→ **Request**:
Set out the rows below as a Markdown table with the columns "Number" and "Entry", covering only the lines from the one containing "In the photo, which of" through the end of the rows and omitting blank lines.

---

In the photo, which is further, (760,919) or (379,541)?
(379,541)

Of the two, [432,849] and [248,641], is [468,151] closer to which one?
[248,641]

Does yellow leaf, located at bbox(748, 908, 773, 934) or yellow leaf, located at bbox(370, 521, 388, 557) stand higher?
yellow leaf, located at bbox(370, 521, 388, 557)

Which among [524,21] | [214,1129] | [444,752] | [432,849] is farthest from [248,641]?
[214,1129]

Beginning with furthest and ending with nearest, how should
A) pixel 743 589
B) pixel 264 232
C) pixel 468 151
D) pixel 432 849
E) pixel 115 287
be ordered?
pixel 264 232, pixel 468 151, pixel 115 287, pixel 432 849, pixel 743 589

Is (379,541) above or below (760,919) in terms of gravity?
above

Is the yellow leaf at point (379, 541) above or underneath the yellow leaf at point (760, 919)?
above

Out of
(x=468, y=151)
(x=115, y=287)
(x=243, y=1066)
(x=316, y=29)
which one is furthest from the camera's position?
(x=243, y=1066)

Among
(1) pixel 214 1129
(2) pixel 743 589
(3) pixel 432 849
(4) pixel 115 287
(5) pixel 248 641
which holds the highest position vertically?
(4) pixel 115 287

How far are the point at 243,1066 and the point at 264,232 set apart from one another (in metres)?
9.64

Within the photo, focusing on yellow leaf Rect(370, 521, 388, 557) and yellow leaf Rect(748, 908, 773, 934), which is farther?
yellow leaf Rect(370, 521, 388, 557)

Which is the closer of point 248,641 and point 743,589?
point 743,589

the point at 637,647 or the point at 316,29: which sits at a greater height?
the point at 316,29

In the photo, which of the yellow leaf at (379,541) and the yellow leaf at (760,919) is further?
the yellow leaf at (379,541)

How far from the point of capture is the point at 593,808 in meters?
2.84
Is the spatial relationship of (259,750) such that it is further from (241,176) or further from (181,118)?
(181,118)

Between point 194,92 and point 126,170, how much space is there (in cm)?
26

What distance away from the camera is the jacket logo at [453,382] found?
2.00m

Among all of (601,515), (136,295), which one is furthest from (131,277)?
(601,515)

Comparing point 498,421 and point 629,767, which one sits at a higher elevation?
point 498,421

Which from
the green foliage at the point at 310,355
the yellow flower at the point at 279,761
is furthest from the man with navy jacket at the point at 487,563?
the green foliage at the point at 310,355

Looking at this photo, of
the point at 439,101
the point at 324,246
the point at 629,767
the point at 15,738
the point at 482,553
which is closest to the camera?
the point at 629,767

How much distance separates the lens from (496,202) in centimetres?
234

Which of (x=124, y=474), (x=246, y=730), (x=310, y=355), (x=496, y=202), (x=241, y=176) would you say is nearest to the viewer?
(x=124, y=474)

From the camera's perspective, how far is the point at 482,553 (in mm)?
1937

---

→ **Response**:
| Number | Entry |
|---|---|
| 1 | In the photo, which of the yellow leaf at (379,541) and the yellow leaf at (760,919) is further? |
| 2 | the yellow leaf at (379,541) |
| 3 | How far from the point of capture is the point at 593,808 in meters? |
| 4 | 2.84 |
| 5 | Is the spatial relationship of (259,750) such that it is further from (241,176) or further from (181,118)? |
| 6 | (181,118) |
| 7 | Between point 194,92 and point 126,170, how much space is there (in cm)? |
| 8 | 26 |
| 9 | What distance away from the camera is the jacket logo at [453,382] found? |
| 10 | 2.00m |
| 11 | Among all of (601,515), (136,295), which one is furthest from (131,277)? |
| 12 | (601,515) |
| 13 | Comparing point 498,421 and point 629,767, which one sits at a higher elevation? |
| 14 | point 498,421 |
| 15 | Which from |
| 16 | the green foliage at the point at 310,355 |
| 17 | the yellow flower at the point at 279,761 |
| 18 | is furthest from the man with navy jacket at the point at 487,563? |
| 19 | the green foliage at the point at 310,355 |
| 20 | Looking at this photo, of |
| 21 | the point at 439,101 |
| 22 | the point at 324,246 |
| 23 | the point at 629,767 |
| 24 | the point at 15,738 |
| 25 | the point at 482,553 |
| 26 | which is closest to the camera? |
| 27 | the point at 629,767 |
| 28 | How much distance separates the lens from (496,202) in centimetres? |
| 29 | 234 |
| 30 | Which of (x=124, y=474), (x=246, y=730), (x=310, y=355), (x=496, y=202), (x=241, y=176) would you say is nearest to the viewer? |
| 31 | (x=124, y=474) |
| 32 | From the camera's perspective, how far is the point at 482,553 (in mm)? |
| 33 | 1937 |